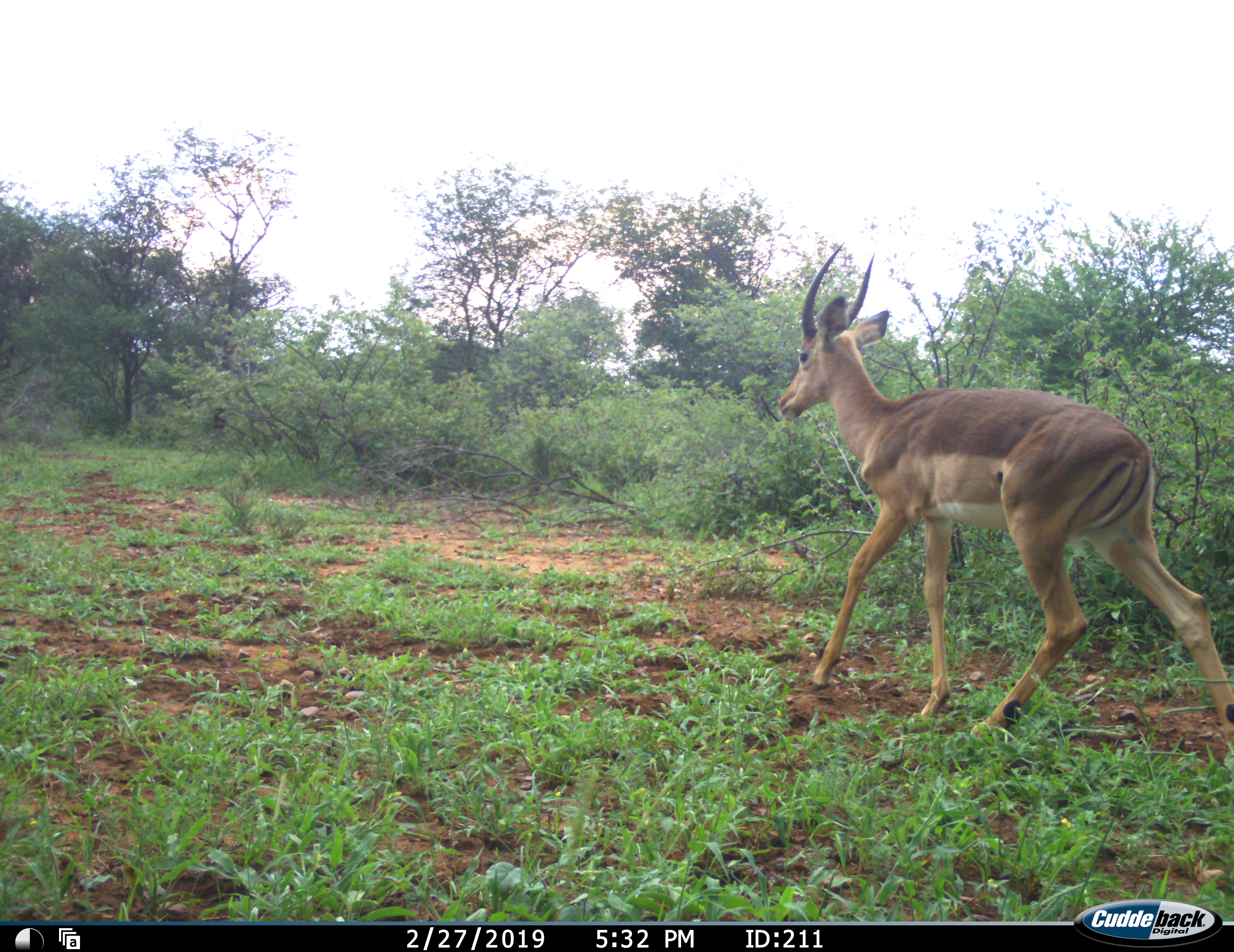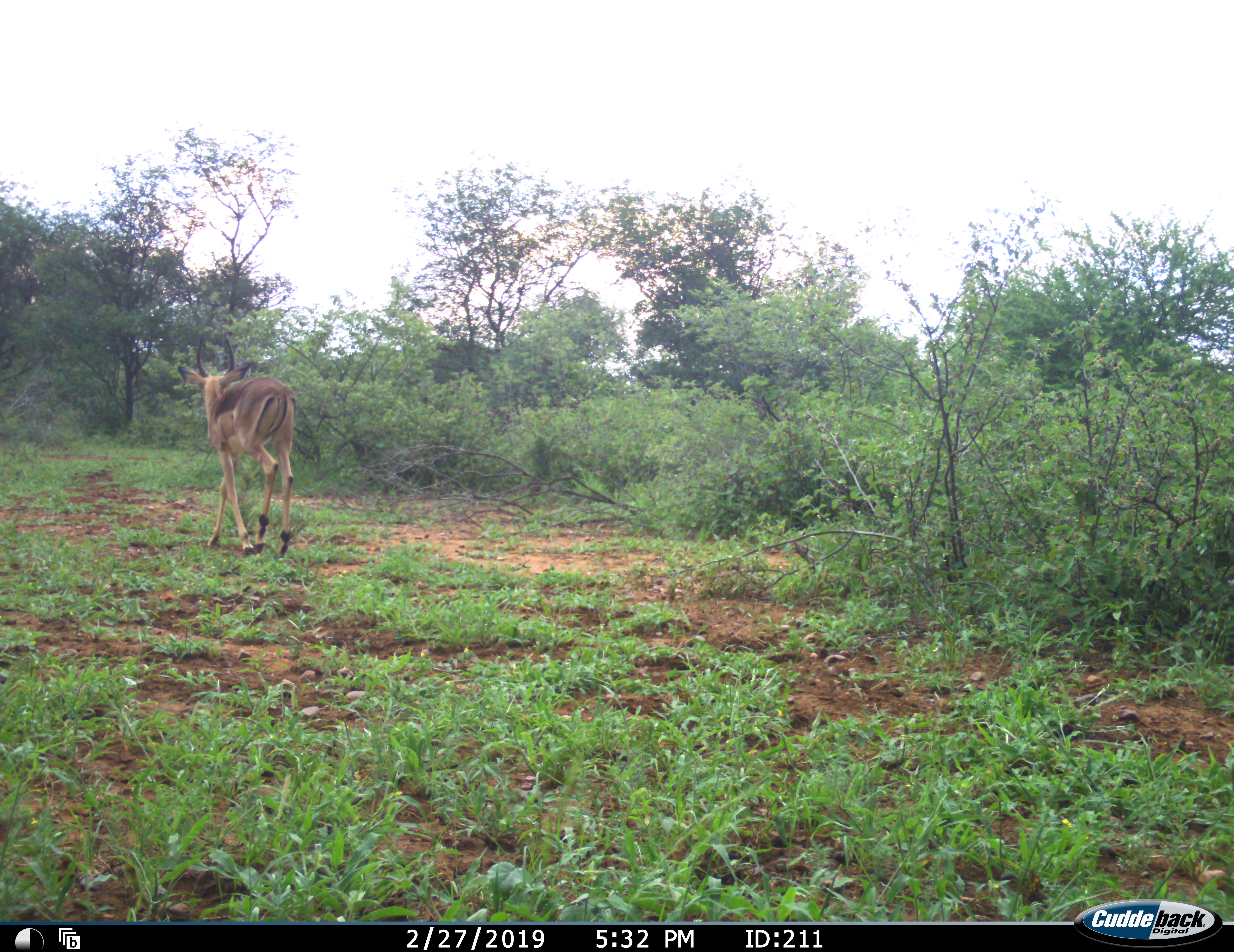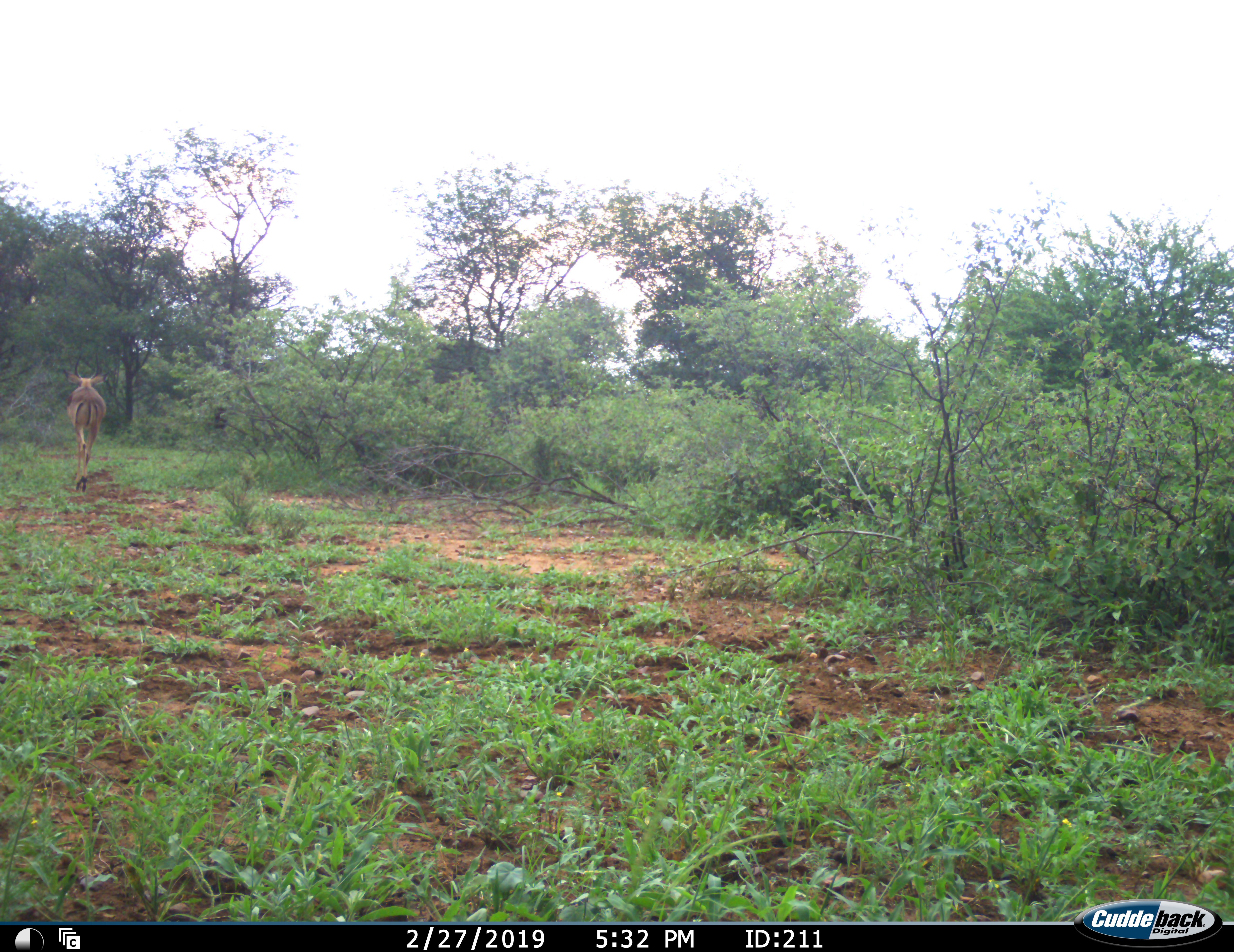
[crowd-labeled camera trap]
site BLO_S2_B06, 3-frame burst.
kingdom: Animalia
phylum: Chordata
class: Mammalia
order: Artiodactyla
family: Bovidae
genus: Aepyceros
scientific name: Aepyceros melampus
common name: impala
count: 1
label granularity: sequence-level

——

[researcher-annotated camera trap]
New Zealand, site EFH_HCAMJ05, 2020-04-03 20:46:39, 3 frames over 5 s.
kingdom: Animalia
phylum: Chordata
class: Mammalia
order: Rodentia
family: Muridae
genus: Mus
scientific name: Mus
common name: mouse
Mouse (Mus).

——

**Exercise objective**
Within the listing, how many lines include the string "camera"? Supply the number and no further words.

**Your response**
2